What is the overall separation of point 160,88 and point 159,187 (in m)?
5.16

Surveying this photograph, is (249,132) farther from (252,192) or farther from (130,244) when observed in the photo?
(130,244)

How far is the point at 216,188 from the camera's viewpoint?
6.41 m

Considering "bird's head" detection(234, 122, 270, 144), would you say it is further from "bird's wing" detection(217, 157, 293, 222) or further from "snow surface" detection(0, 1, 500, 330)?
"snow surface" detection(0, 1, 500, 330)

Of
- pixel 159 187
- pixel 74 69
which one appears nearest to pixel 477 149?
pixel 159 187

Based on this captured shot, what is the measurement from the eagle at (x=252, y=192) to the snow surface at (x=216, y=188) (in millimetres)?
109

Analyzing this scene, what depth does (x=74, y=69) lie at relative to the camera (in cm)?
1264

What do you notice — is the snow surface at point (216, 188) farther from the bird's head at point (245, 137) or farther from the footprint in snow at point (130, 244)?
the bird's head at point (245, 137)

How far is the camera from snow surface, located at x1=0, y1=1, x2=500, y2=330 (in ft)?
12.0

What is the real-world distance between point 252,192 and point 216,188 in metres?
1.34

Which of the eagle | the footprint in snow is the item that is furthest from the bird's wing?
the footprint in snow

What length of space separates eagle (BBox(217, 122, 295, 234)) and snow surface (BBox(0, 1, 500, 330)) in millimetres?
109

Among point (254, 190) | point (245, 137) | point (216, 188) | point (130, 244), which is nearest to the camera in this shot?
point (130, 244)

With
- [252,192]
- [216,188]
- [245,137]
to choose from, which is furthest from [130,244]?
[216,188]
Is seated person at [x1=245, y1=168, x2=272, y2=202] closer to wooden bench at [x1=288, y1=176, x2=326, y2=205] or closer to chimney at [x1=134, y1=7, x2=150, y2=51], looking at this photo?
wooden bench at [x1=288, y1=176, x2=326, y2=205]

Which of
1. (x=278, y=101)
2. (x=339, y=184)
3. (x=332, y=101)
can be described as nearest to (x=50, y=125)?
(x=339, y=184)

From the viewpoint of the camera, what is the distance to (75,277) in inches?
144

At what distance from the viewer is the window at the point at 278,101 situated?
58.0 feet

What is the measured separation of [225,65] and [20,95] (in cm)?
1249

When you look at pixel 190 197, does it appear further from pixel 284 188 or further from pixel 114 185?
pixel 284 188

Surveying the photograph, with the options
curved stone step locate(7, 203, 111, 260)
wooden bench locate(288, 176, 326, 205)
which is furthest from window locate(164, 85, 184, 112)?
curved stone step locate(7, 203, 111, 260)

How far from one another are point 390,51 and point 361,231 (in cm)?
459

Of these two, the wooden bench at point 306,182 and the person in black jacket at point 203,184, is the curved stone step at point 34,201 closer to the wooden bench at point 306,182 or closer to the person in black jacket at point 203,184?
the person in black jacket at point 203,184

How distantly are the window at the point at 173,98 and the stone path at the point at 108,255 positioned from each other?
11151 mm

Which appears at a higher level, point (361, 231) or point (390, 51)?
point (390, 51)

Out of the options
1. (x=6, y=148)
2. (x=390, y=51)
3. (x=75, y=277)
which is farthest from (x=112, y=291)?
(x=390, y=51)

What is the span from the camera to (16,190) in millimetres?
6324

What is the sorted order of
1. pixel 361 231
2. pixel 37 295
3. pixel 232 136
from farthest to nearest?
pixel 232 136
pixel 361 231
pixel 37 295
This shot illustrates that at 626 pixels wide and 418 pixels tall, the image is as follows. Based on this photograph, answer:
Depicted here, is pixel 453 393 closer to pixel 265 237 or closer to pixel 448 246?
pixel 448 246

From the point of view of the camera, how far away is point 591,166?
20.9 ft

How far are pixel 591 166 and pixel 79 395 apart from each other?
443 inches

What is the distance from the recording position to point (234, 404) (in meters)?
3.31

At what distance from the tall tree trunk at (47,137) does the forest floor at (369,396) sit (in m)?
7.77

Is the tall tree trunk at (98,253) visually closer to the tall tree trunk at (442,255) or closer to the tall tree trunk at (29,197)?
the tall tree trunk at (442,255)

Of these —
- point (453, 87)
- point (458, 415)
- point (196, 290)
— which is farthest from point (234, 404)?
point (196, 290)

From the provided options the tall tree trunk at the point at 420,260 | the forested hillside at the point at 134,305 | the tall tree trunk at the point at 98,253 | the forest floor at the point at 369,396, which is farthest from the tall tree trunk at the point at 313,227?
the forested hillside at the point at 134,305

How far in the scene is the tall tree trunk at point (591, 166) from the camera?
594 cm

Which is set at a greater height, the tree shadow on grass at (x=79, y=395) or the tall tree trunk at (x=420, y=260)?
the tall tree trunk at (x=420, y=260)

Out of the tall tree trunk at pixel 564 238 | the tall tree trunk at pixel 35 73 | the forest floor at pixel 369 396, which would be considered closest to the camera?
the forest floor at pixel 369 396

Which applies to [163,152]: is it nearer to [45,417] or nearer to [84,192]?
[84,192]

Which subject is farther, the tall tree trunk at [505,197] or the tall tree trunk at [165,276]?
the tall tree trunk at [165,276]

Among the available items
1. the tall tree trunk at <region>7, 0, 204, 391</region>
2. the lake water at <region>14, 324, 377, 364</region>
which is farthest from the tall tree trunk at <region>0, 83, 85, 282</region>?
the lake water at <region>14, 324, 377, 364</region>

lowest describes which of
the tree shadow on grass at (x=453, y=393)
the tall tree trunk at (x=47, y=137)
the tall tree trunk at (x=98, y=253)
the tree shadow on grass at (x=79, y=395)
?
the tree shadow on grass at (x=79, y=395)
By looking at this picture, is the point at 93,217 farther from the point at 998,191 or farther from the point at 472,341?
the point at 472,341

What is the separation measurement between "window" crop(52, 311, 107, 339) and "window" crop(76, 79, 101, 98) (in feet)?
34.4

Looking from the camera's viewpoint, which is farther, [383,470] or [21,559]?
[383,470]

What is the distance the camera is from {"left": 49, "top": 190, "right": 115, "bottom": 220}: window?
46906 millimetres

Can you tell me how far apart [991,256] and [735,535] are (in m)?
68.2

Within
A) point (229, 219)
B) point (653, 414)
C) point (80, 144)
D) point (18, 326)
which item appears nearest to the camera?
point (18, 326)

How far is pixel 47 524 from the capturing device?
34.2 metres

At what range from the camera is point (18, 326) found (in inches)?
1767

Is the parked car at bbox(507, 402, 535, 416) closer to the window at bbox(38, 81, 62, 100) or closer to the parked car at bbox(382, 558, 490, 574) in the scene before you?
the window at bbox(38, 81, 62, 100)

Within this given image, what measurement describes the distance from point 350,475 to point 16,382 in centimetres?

◇ ◇ ◇

• _What you should do_
Give an exact copy of all the data shown above.

• _Result_
What is the overall separation of point 160,88 and point 159,187 (in m)?
5.16

Surveying this photograph, is (249,132) farther from (252,192) or farther from (130,244) when observed in the photo?
(130,244)

How far is the point at 216,188 from the camera's viewpoint?
6.41 m

Considering "bird's head" detection(234, 122, 270, 144), would you say it is further from "bird's wing" detection(217, 157, 293, 222) or further from "snow surface" detection(0, 1, 500, 330)?
"snow surface" detection(0, 1, 500, 330)

Of
- pixel 159 187
- pixel 74 69
which one appears nearest to pixel 477 149?
pixel 159 187

Based on this captured shot, what is the measurement from the eagle at (x=252, y=192) to the snow surface at (x=216, y=188) (in millimetres)?
109

Analyzing this scene, what depth does (x=74, y=69) lie at relative to the camera (in cm)?
1264

What do you notice — is the snow surface at point (216, 188) farther from the bird's head at point (245, 137) or farther from the footprint in snow at point (130, 244)?
the bird's head at point (245, 137)

How far is the camera from snow surface, located at x1=0, y1=1, x2=500, y2=330 (in ft)?
12.0

What is the real-world distance between point 252,192 and point 216,188 in metres?
1.34

Which of the eagle | the footprint in snow is the item that is furthest from the bird's wing?
the footprint in snow

What length of space separates eagle (BBox(217, 122, 295, 234)) and snow surface (BBox(0, 1, 500, 330)) in millimetres?
109

Among point (254, 190) | point (245, 137) | point (216, 188) | point (130, 244), which is nearest to the camera in this shot?
point (130, 244)

With
- [252,192]
- [216,188]
- [245,137]
to choose from, which is furthest from [130,244]?
[216,188]
Is seated person at [x1=245, y1=168, x2=272, y2=202] closer to wooden bench at [x1=288, y1=176, x2=326, y2=205] or closer to chimney at [x1=134, y1=7, x2=150, y2=51], looking at this photo?
wooden bench at [x1=288, y1=176, x2=326, y2=205]

Which of
1. (x=278, y=101)
2. (x=339, y=184)
3. (x=332, y=101)
can be described as nearest to (x=50, y=125)?
(x=339, y=184)

From the viewpoint of the camera, what is the distance to (75,277) in inches?
144

At what distance from the viewer is the window at the point at 278,101 situated?
58.0 feet

What is the measured separation of [225,65] and [20,95] (in cm)?
1249

When you look at pixel 190 197, does it appear further from pixel 284 188 or further from pixel 114 185?
pixel 284 188

Surveying the photograph, with the options
curved stone step locate(7, 203, 111, 260)
wooden bench locate(288, 176, 326, 205)
which is furthest from window locate(164, 85, 184, 112)?
curved stone step locate(7, 203, 111, 260)

How far from one another are point 390,51 and point 361,231 (in cm)?
459

Of these two, the wooden bench at point 306,182 and the person in black jacket at point 203,184, is the curved stone step at point 34,201 closer to the wooden bench at point 306,182 or closer to the person in black jacket at point 203,184?
the person in black jacket at point 203,184

How distantly are the window at the point at 173,98 and the stone path at the point at 108,255 positioned from each other?
11151 mm

Which appears at a higher level, point (361, 231) or point (390, 51)?
point (390, 51)

Out of the options
1. (x=6, y=148)
2. (x=390, y=51)
3. (x=75, y=277)
which is farthest from (x=112, y=291)?
(x=390, y=51)

What is the span from the camera to (16,190) in millimetres?
6324

What is the sorted order of
1. pixel 361 231
2. pixel 37 295
3. pixel 232 136
from farthest to nearest?
pixel 232 136
pixel 361 231
pixel 37 295
This shot illustrates that at 626 pixels wide and 418 pixels tall, the image is as follows. Based on this photograph, answer:
Depicted here, is pixel 453 393 closer to pixel 265 237 or closer to pixel 448 246?
pixel 448 246

From the point of view of the camera, how far away is point 591,166?
20.9 ft

How far are pixel 591 166 and pixel 79 395 apart from each other?
443 inches

What is the distance from the recording position to point (234, 404) (in meters)?
3.31

At what distance from the tall tree trunk at (47,137) does the forest floor at (369,396) sit (in m)?
7.77

Is the tall tree trunk at (98,253) visually closer to the tall tree trunk at (442,255) or closer to the tall tree trunk at (29,197)?
the tall tree trunk at (442,255)

Of these —
- point (453, 87)
- point (458, 415)
- point (196, 290)
— which is farthest from point (234, 404)?
point (196, 290)

From the provided options the tall tree trunk at the point at 420,260 | the forested hillside at the point at 134,305 | the tall tree trunk at the point at 98,253 | the forest floor at the point at 369,396, which is farthest from the tall tree trunk at the point at 313,227?
the forested hillside at the point at 134,305

How far in the scene is the tall tree trunk at point (591, 166) from the camera?
594 cm

Which is set at a greater height, the tree shadow on grass at (x=79, y=395) or the tall tree trunk at (x=420, y=260)?
the tall tree trunk at (x=420, y=260)

Out of the tall tree trunk at pixel 564 238 | the tall tree trunk at pixel 35 73 | the forest floor at pixel 369 396, which would be considered closest to the camera?
the forest floor at pixel 369 396

Which applies to [163,152]: is it nearer to [45,417] or nearer to [84,192]?
[84,192]

Which subject is farther, the tall tree trunk at [505,197] or the tall tree trunk at [165,276]?
the tall tree trunk at [165,276]

Among the available items
1. the tall tree trunk at <region>7, 0, 204, 391</region>
2. the lake water at <region>14, 324, 377, 364</region>
which is farthest from the tall tree trunk at <region>0, 83, 85, 282</region>?
the lake water at <region>14, 324, 377, 364</region>

lowest describes which of
the tree shadow on grass at (x=453, y=393)
the tall tree trunk at (x=47, y=137)
the tall tree trunk at (x=98, y=253)
the tree shadow on grass at (x=79, y=395)
?
the tree shadow on grass at (x=79, y=395)
By looking at this picture, is the point at 93,217 farther from the point at 998,191 or farther from the point at 472,341?
the point at 472,341

What is the separation measurement between "window" crop(52, 311, 107, 339) and "window" crop(76, 79, 101, 98) (in feet)?
34.4

Looking from the camera's viewpoint, which is farther, [383,470] or [21,559]?
[383,470]

What is the distance the camera is from {"left": 49, "top": 190, "right": 115, "bottom": 220}: window?
46906 millimetres

Can you tell me how far apart [991,256] and [735,535] are (in m)?
68.2

Within
A) point (229, 219)
B) point (653, 414)
C) point (80, 144)
D) point (18, 326)
which item appears nearest to the camera?
point (18, 326)

How far is pixel 47 524 from the capturing device?
34.2 metres

At what range from the camera is point (18, 326) found (in inches)?
1767

Is the parked car at bbox(507, 402, 535, 416) closer to the window at bbox(38, 81, 62, 100) or closer to the parked car at bbox(382, 558, 490, 574) in the scene before you?
the window at bbox(38, 81, 62, 100)

Within this given image, what measurement describes the distance from point 350,475 to point 16,382 in centimetres?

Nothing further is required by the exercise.